Zachary-area voters rejected a 10-year property tax that would have benefited the Lane Regional Medical Center, spurning the hospital's request that taxpayers help restore money lost in the local fight against the worldwide coronavirus pandemic.
The 60-year-old hospital had never sought public assistance before Saturday's election. While it recently received a major federal loan — $61 million to help it improve its facilities — it wanted residents to contribute $5.4 million annually over the next decade.
The effort failed miserably, losing by a 2-1 margin.
"The hospital has no plans to bring the tax proposition forward again in the future," said Julie McLin, the hospital's director of marketing and physician recruitment. "Of course, we're very disappointed it didn't pass."
The 20-mill property tax would have cost the owner of a $175,000 home about $200 a year. While there was no organized opposition to the proposal, some had said in social media channels that they didn't want their taxes to go up.
The hospital had said before the election it would try to maintain an appropriate service level if the tax failed. There is no plan to discontinue services.
On its website, before the election, Lane said its pandemic-related expenses had been greater than its revenue. Lane's revenue comes from charges for services to patients and from private and public insurance payments.
"The current COVID-19 pandemic reduced these revenue streams by more than 40% overall while increasing expenses related to COVID-19 patient care," the hospital said previously. The information page was gone Monday afternoon.
Since the pandemic began in March, Lane had for a time stopped elective procedures and surgeries, created separate areas for COVID-19 patients in its emergency room and outpatient clinics and created separate operating rooms for patients with the virus.

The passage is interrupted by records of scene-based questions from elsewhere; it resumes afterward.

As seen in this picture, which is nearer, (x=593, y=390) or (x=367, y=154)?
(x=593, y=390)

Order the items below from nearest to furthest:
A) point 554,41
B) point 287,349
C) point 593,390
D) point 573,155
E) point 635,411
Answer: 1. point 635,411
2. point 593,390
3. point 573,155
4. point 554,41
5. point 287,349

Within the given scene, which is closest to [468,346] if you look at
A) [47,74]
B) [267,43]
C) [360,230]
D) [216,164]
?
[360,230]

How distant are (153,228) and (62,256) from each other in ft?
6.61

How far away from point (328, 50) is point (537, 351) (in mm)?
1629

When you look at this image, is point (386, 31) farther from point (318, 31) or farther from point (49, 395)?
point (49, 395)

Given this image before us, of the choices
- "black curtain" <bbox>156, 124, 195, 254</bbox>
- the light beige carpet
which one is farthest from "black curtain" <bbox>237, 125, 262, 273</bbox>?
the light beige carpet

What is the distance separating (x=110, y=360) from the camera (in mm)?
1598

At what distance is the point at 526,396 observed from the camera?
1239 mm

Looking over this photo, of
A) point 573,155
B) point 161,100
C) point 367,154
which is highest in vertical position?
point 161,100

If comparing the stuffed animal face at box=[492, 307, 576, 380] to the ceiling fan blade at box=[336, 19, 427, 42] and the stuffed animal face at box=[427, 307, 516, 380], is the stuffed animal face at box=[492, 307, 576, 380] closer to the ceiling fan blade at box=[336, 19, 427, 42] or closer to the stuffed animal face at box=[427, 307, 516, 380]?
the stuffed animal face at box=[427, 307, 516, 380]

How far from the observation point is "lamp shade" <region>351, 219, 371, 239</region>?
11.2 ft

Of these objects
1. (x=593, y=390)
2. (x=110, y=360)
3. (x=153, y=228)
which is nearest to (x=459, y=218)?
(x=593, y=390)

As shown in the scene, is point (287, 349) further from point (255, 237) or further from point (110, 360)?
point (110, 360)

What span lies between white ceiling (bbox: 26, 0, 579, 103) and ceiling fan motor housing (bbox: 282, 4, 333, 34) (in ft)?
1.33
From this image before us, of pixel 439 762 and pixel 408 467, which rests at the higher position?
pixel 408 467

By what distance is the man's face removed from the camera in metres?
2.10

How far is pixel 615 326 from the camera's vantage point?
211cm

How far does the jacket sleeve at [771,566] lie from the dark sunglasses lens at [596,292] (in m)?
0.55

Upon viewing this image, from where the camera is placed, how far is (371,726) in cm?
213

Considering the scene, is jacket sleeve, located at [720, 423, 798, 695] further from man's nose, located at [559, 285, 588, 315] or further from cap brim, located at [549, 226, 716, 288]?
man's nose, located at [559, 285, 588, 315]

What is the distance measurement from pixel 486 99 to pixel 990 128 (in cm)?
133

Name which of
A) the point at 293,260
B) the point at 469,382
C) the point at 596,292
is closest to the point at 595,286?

If the property tax effort had been successful, the hospital planned to add staff to care for COVID-19 patients and lower patient-to-nurse ratios for those patients; recruit physicians and specialists to "ensure access to even care" during such health crises and stock emergency levels of personal protection equipment.
The hospital said before the election that if the tax proposal failed it would be "doing everything possible to protect jobs by flexing/reducing hours, combining positions, and re-negotiating contracts."
"Our goal is to maintain the current level of healthcare without eliminating service lines, areas of care, or jobs," the hospital said.
Monday, McLin said, "We're going to utilize existing funds the best we can, to make the improvements. We're just moving forward."
Last month, the hospital landed a $61 million loan from the U.S. Department of Agriculture to renovate 37,000 square feet of the hospital and build a new, four-story medical tower, with its groundbreaking expected in the spring of 2022.
The tower will house acute patient care rooms and surgical and intensive-care units, as well as a larger operating suite.
The loan was one of more than 250 made by the USDA in an effort to invest a total of $871 million nationwide into community facilities that include libraries and schools, as well as medical centers, in rural areas.